Question· Question écrite2676answered
France · National Assembly · 3 December 2024
M. Jean-Didier Berger interroge M. le ministre délégué auprès de la ministre du partenariat avec les territoires et de la décentralisation, chargé des transports, sur l'étude envisagée d'un prolongement de la ligne 4 du métro de Paris en direction de Verrières-le-Buisson. Ce projet de prolongement sud de la ligne 4 du métro parisien, qui s'arrête actuellement à Bagneux, pourrait permettre de rejoindre à terme le tramway T10 en correspondance et de desservir des territoires peu dotés en transports en commun. Le prolongement présente des avantages significatifs, tels que l'optimisation de la ligne principale du RER B, très perturbée, en supprimant la courte branche du RER B entre Bourg-la-Reine et Robinson. Ainsi, la totalité des rames emprunteraient la ligne principale qui dessert le sud des Hauts-de-Seine, le nord-ouest de l'Essonne, de Massy-Verrières, en passant par Palaiseau, Orsay, Bures et Gif-sur-Yvette, jusqu'à Saint-Rémy-lès-Chevreuse dans les Yvelines.
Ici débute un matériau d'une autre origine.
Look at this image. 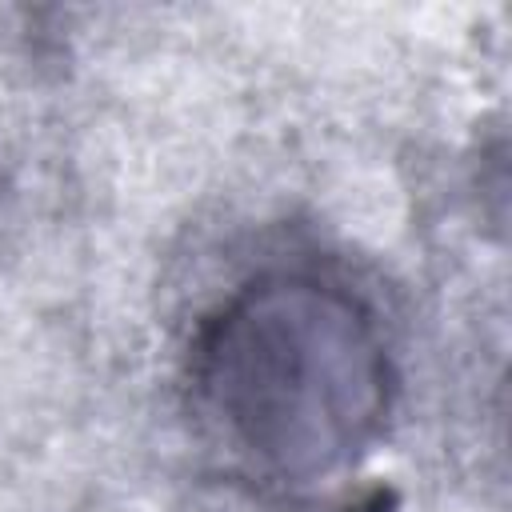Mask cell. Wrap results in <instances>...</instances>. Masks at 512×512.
<instances>
[{
	"label": "cell",
	"mask_w": 512,
	"mask_h": 512,
	"mask_svg": "<svg viewBox=\"0 0 512 512\" xmlns=\"http://www.w3.org/2000/svg\"><path fill=\"white\" fill-rule=\"evenodd\" d=\"M396 360L364 296L316 272H264L220 300L188 348L192 416L248 476L308 492L384 440Z\"/></svg>",
	"instance_id": "1"
}]
</instances>
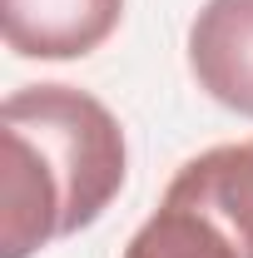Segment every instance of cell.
Instances as JSON below:
<instances>
[{
    "label": "cell",
    "mask_w": 253,
    "mask_h": 258,
    "mask_svg": "<svg viewBox=\"0 0 253 258\" xmlns=\"http://www.w3.org/2000/svg\"><path fill=\"white\" fill-rule=\"evenodd\" d=\"M124 129L75 85H25L0 104V258L90 228L124 189Z\"/></svg>",
    "instance_id": "1"
},
{
    "label": "cell",
    "mask_w": 253,
    "mask_h": 258,
    "mask_svg": "<svg viewBox=\"0 0 253 258\" xmlns=\"http://www.w3.org/2000/svg\"><path fill=\"white\" fill-rule=\"evenodd\" d=\"M124 0H0V30L20 60H80L99 50Z\"/></svg>",
    "instance_id": "2"
},
{
    "label": "cell",
    "mask_w": 253,
    "mask_h": 258,
    "mask_svg": "<svg viewBox=\"0 0 253 258\" xmlns=\"http://www.w3.org/2000/svg\"><path fill=\"white\" fill-rule=\"evenodd\" d=\"M189 70L209 99L253 119V0H209L194 15Z\"/></svg>",
    "instance_id": "3"
},
{
    "label": "cell",
    "mask_w": 253,
    "mask_h": 258,
    "mask_svg": "<svg viewBox=\"0 0 253 258\" xmlns=\"http://www.w3.org/2000/svg\"><path fill=\"white\" fill-rule=\"evenodd\" d=\"M164 194L199 204L233 238V248L243 258H253V139H243V144H214V149L194 154L169 179Z\"/></svg>",
    "instance_id": "4"
},
{
    "label": "cell",
    "mask_w": 253,
    "mask_h": 258,
    "mask_svg": "<svg viewBox=\"0 0 253 258\" xmlns=\"http://www.w3.org/2000/svg\"><path fill=\"white\" fill-rule=\"evenodd\" d=\"M124 258H243V253L233 248V238L199 204L164 194L159 209L129 238Z\"/></svg>",
    "instance_id": "5"
}]
</instances>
Ce prolongement du métro, en utilisant une partie des voies existantes de la courte branche du RER supprimée, pourrait engendrer un chantier moins coûteux. Ce prolongement permet également de répondre aux recommandations du SDRIF de mieux desservir le sud des Hauts-de-Seine (Sceaux, Bourg-la-Reine, Fontenay-aux-Roses, le Plessis-Robinson, Châtenay-Malabry) et le nord de l'Essonne jusqu'à Verrières-le-Buisson, zones en fort développement démographique mais encore mal desservies. Enfin, cet allongement de la ligne 4 doit permettre le maillage cohérent avec le tram T10 au niveau de Chatenay-Malabry et alléger des réseaux de bus, qui nécessitent plus de moyens et sont moins efficients. Alors que ce projet a été inscrit au Contrat de Plan État-région (CPER) 2023-2027 pour étude, les élus locaux n'ont pas été informés des étapes prévues concernant ce projet. Aussi, il l'interroge sur les prochaines étapes prévues concernant le prolongement de la ligne 4.